# The action is not a well defined function

1. Apr 5, 2013

### wdlang

The action of moving from q_a to q_b in time t is not a well defined function

for example, consider the harmonic oscillator

if q_a= q_b, then only for t being the multiple of the harmonic oscillator period will the particle return to its initial position

Therefore, for such kind of q_a and q_b, the action is ill-defined for an arbitrary t

but people are always taking the derivatives of the action to the time!!!!!!

2. Apr 5, 2013

### vanhees71

Who does this? Of course the action is not a function but a functional, i.e., it maps from an appropriate space of functions into the real numbers. It also depends on whether you work in the Lagrangian formulation (then the action is a functional over the configuration-space trajectories) or the Hamiltonian formulation (then it's a functional over the phase-space trajectories).

3. Apr 6, 2013

### stevendaryl

Staff Emeritus
That's not true. Suppose the particle is undergoing simple harmonic motion

$x = A cos(\omega t + \phi)$

If $t_1$ and $t_2$ are two different times, then $x(t_1) = x(t_2)$ in the following cases:

$t_1 = t_2 + \dfrac{2 n \pi}{\omega}$
$t_1 = - t_2 + \dfrac{2 (n \pi - \phi)}{\omega}$

In the latter case, $t_2 - t_1$ will not be a multiple of the period.

4. Apr 6, 2013

### wdlang

you are right.

however, t2-t1 still can only take discrete values.

5. Apr 6, 2013

### stevendaryl

Staff Emeritus
No, the constant $\phi$ is arbitrary. By adjusting $\phi$, you can get $t_2 - t_1$ to be anything you like.

I shouldn't say it's arbitrary; it's determined by the boundary conditions. The harmonic oscillator $m \ddot{x} + m \omega^2 x = 0$ has solutions of the form:

$x(t) = A cos(\omega t + \phi)$

That has two constants, $A$ and $\phi$. If you pick two times, $t_1$ and $t_2$, and specify that $x(t_1) = x_1$ and $x(t_2) = x_2$, then that uniquely determines $A$ and $\phi$.

6. Apr 6, 2013

### MisterX

Examine this expression for the action for a system with 1 generalized coordinate.

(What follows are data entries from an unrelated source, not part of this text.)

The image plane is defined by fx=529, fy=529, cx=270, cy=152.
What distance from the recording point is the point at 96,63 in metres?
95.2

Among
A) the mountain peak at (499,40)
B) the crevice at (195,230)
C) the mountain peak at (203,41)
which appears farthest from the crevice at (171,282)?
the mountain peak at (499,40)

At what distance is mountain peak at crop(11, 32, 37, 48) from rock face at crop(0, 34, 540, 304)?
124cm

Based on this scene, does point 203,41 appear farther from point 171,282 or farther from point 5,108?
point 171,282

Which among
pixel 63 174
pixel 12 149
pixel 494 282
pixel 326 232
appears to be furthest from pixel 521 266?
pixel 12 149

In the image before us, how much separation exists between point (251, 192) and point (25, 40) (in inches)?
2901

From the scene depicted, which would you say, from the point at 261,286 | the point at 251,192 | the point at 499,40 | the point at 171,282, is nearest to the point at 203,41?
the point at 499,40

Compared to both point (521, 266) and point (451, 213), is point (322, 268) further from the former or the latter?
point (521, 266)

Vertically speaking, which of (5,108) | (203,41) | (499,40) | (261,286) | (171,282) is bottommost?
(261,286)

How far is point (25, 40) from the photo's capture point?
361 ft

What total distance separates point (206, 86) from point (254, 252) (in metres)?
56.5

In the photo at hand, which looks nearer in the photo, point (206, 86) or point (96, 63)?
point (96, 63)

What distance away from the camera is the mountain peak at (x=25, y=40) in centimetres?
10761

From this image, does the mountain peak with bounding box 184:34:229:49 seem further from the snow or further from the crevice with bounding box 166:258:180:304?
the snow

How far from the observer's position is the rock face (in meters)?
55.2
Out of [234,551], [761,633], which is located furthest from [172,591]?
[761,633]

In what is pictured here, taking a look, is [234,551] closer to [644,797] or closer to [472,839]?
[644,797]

$S = \int_{t_0}^{t_1} \mathcal{L}(q, \dot{q}, t) dt$

The action is well enough defined for different functions q(t), even ones that aren't valid solutions to the problem I'm trying to solve! To use your example, the action can have a value even for space endpoints q_a and q_b, even when there is no valid solution to the problem which connects q_a and q_b in time t1 - t0.

The valid solutions are the ones for which the action is stationary.

If we find the conditions for the action being stationary, we still haven't specified a particular path q(t) with starting and ending points!

These would be related the the initial conditions.

We may get some differential equations by solving the Euler Lagrange equations, which give us the conditions for which the action is stationary. But differential equations don't specify a single exact solution; there can be more than one function which is a solution to a differential equation. But once you fully specify the initial conditions, the values after time t are going to be set.

Last edited: Apr 6, 2013
7. Apr 6, 2013

### stevendaryl

Staff Emeritus
Hmm. If $t_1 > t_0$ and the potential is not infinite, isn't there always a solution connecting $q_a$ at time $t_0$ to $q_b$ at time $t_1$? I think there is, in the one-dimensional case, anyway.

8. Apr 6, 2013

### stevendaryl

Staff Emeritus
Classically, I think there's always a solution, but if we are doing a relativistic solution, the solution might be physically unrealistic (because it requires a massive particle to go faster than light).

9. Apr 6, 2013

### HomogenousCow

I don't really understand your point in your original post, the harmonic oscillator is periodic and hence the particle does return to a position after some time, decided by the boundary conditions, don't see why this makes the action functional ill-defined.